Before going over to swim in the filth, I have to say that unless they go into seawater desalinization on a Manhattan Project scale, the building thing is an insoluble problem that drives those enviro lawsuits. SoCal has stolen about all the water they possibly can from their neighboring states and there just ain't no more to get. They're bumping into an actual physical limit to growth, even aside from their own regulation-choked approach to life generally.
Later that day...
After a dip in the cesspool, it was surprising how long it took them to get around to the Faux Newz attack, there were a few rational ones. I'm glad so many of those idiots demand to stay in safe DemonRat territory and refuse to consider moving to better places. One post got me laughing, when the DUmmie started talking about how much more fantastic business growth would be if they had enough housing to get all those highly-trained wonder-workers they need, overlooking a few things - like how much of the available housing is full of illegals and other State dependents, why all those supposed super employees can't outcompete the welfare families for the housing, and why the said corporations don't just move to where they CAN get employees who can afford to work for them.
Israel does desalination on a significant scale. Developing the technology isn't the problem. So that must mean ...
... wait for it ...
... you know it's coming ...
... Enviros have blocked development of serious desalination in CA.

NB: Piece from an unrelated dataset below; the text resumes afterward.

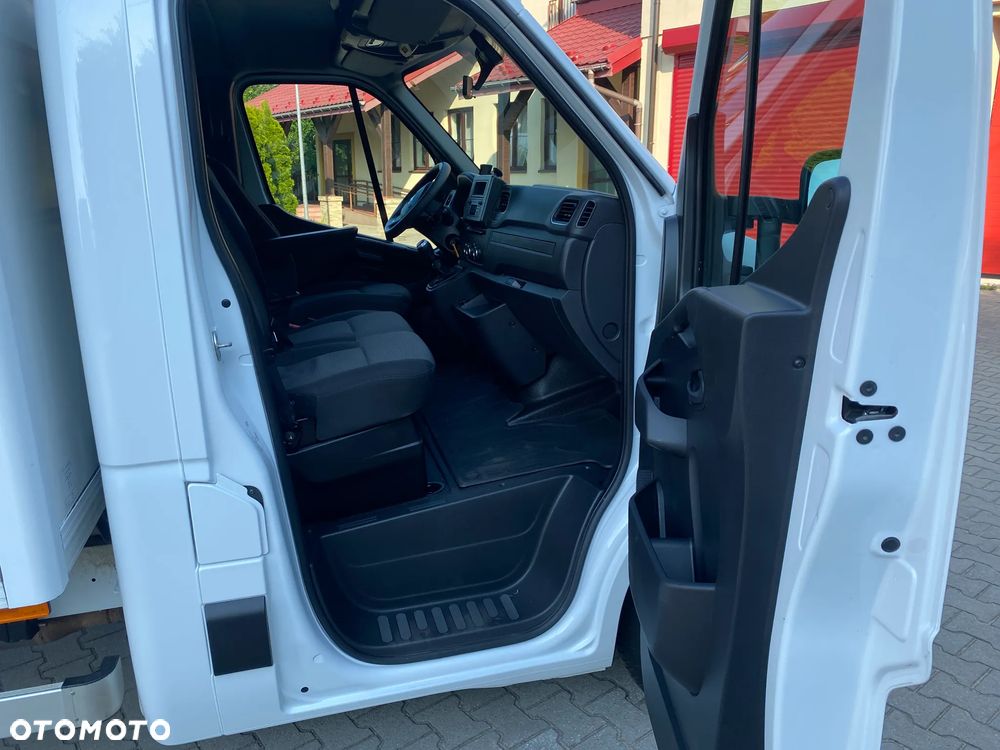 Renault Master Kontener Winda - 14
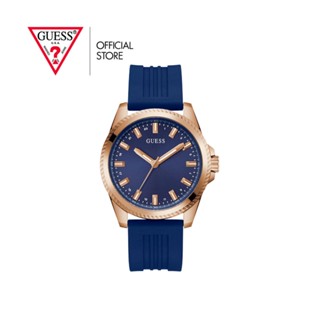 GUESS นาฬิกาข้อมือ รุ่น CHAMP GW0639G3 สีน้ำเงิน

I started a new job in fall of last year. It's a better job in may ways than my previous job, but the change was not entirely voluntary. My previous employer found that they could not attract new, fresh-out-of-college engineers and manglement people (let alone less paid workers). "You will have to live two hours' drive away and will probably never be able to afford a house much closer than that," for some reason was not a compelling recruitment spiel. So in May of 2016 they let people know that they were beginning the 17-month process of moving everything to either a plant in PA or a plant in Orange County, CA.
The city in PA was basically a one-company town tech-wise, with no nearby cities. It would have been a dead end for me. My group, though, was going to Orange County. We would have left family, friends, church, doctors and dentist, the home we'd owned for over 25 years to start life again with a job in a union shop whose seniority rules would have stripped me of 6 years of seniority. So I started looking for a new job in Silicon Valley, with moving to Orange County being Plan B or C (if we were to move hundreds of miles away, why not consider other states?).